→ Task details: Write out the data below exactly as given, without any of its pictures.

→ Supplied information:
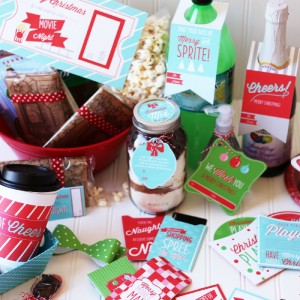 dating divas neighbor gifts Dating divas - tons of date night ideas and boyfriend/ husband gifts by jcray on indulgycom.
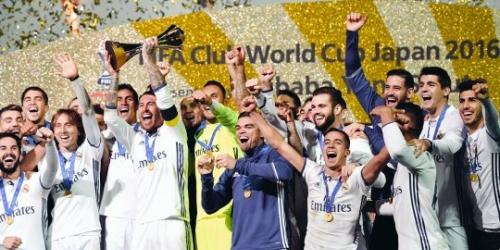 (VIDEO) Mundial de Clubes, con triplete de CR7 el Real Madrid se coronó campeón del mundo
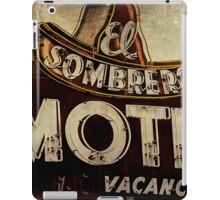Vintage El Sombrero Motel Sign, Salinas, CA. iPad Case/Skin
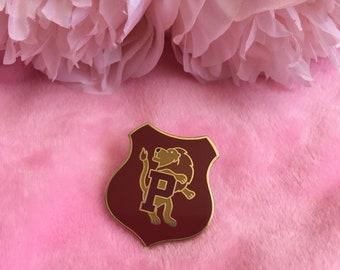 Gryffindor Prefect badge hard enamel pin Hogwarts Harry Potter inspired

→ Answer for the task:
 dating divas neighbor gifts Dating divas - tons of date night ideas and boyfriend/ husband gifts by jcray on indulgycom.
 (VIDEO) Mundial de Clubes, con triplete de CR7 el Real Madrid se coronó campeón del mundo
Vintage El Sombrero Motel Sign, Salinas, CA. iPad Case/Skin
 Gryffindor Prefect badge hard enamel pin Hogwarts Harry Potter inspired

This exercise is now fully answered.